Rahbar et al. previously reported a significantly longer OS in a preliminary analysis of patients treated with 177Lu-PSMA-617 RLT comparing to a historical population being treated with best supportive care prior to availability of 177Lu-PSMA-617 [4]. Kulkarni et al. reported of outcome in a heterogeneous group of patients at an earlier stage of disease being treated by different 177Lu labeled PSMA targeting ligands, but at the time of the analysis the median OS was not reached [14]. Baum et al. reported a median OS of 13.7 months also in a healthier group of patients at an earlier stage of disease with a history of chemotherapy in only 44% of the patients and abiraterone and enzalutamide was given in 37% and 20% of the patients prior to PSMA targeted therapy [15], therefore the results are not comparable with the presenting analysis of patients pretreated with chemotherapy in 100%.
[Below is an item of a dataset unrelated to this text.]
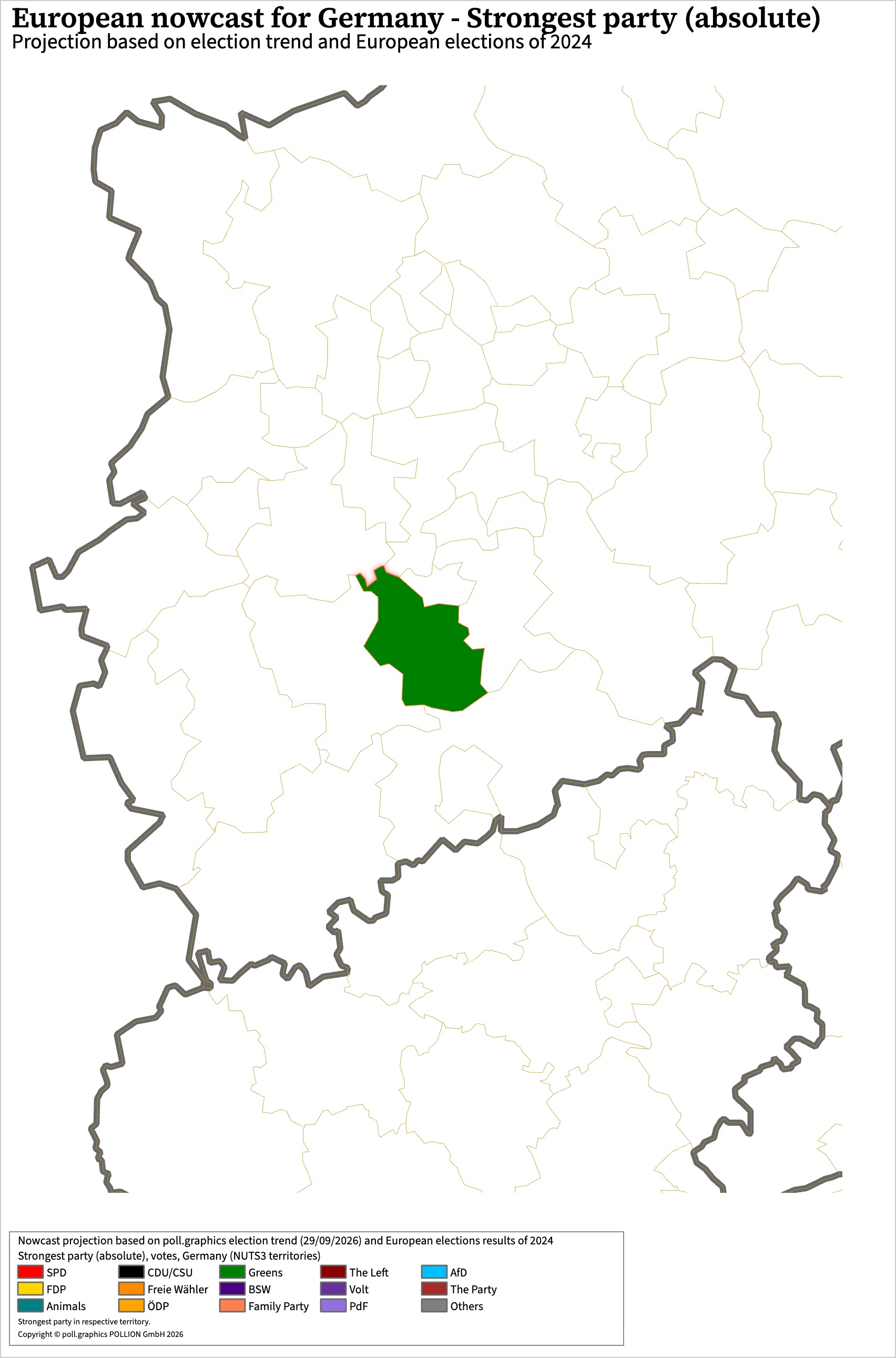 Constituency Analysis 100080258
The Comet-1 trial was a randomized controlled trial in a comparable group of equally heavily pretreated mCRPC patients with OS as the primary endpoint [16]. Patients were progressive and were treated with at least one line of chemotherapy and abiraterone and/or enzalutamide. OS was compared between those treated with cabozantinib plus placebo and those treated with prednisone plus placebo. OS in the cabozantinib group was 11.0 months vs. 9.8 month in the placebo group (log rank P = 0.213). Compared to this study the median OS in the present study was 13 months (56 weeks; Fig. 1) in patients treated with 177Lu-PSMA-617 RLT. Looking at the patients with any PSA decline and PSA decline ≥20.87% after the first cycle the median OS was even longer with 14.7 and 16.0 months, respectively, (62.9 and 68 weeks, Table 2). 177Lu-PSMA-617 RLT seems to be effective in prolonging OS, especially in those patients responding to the first cycle of therapy. These results have to be confirmed in prospective controlled studies, but they give us the direction for planning future randomized trials. 177Lu-PSMA-617 RLT has the potential to change the management of mCRPC patients in the future. Although currently 177Lu-PSMA-617 RLT is performed in patients with advanced disease and multiple prior treatments, the improvement of survival might be significant.

Conclusions

177Lu-PSMA-617 RLT is a new and effective therapeutic and seems to prolong survival in patients with advanced mCRPC pretreated with chemotherapy, abiraterone and/or enzalutamide. The effect on survival is even greater in patients already responding to the first cycle of the therapy, especially if a PSA decline ≥20.87% occurs. The time is ready for prospective clinical trials to bring this promising therapeutic to regulatory approval.